## ラシーヌのブリタニクスの思考の枠組み
愛と権力
ラシーヌの『ブリタニクス』は、愛と権力が複雑に絡み合い、登場人物たちの行動や心理を揺り動かす様子を描写しています。特に、皇帝ネロンと弟ブリタニクス、そしてユンヌという女性をめぐる三角関係は、この作品の重要な軸となっています。
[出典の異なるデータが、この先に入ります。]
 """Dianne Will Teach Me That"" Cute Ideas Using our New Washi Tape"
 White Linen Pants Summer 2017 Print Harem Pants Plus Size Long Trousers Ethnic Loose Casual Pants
ネロンは、義理の妹であるユンヌに対して抑えきれない恋心を抱いています。しかし、ユンヌはネロンの異母兄弟であるブリタニクスを愛しており、ネロンの想いに応えることはありません。この状況は、ネロンの心に嫉妬と権力への執着を燃え上がらせます。彼は皇帝としての権力を利用し、ユンヌを自分のものにしようと画策しますが、その過程で、かつては慈愛に満ちていた彼の心は、次第に冷酷なものへと変貌を遂げていきます。
義務と欲望
一方、ブリタニクスは、ネロンとは対照的に、純粋で高潔な人物として描かれています。彼はユンヌへの愛と、皇帝の弟としての義務との間で葛藤を抱えます。ブリタニクスは、ネロンの仕打ちによって窮地に立たされながらも、その高潔さを失わず、愛と正義のために立ち上がろうとします。しかし、彼の行動は、ネロンの猜疑心をさらに煽り、悲劇的な結末へと繋がっていきます。
登場人物の心理描写
『ブリタニクス』は、登場人物たちの内面を綿密に描き出すことで、愛と権力、義務と欲望が人間の心にどのような影響を与えるのかを探求しています。特に、ネロンの心理描写は秀逸で、権力への執着によって、愛情が憎しみへと変貌していく様が生々しく描かれています。また、ユンヌとブリタニクスの純粋な愛は、ネロンの歪んだ愛情とは対照的に描かれ、作品に一層の深みを与えています。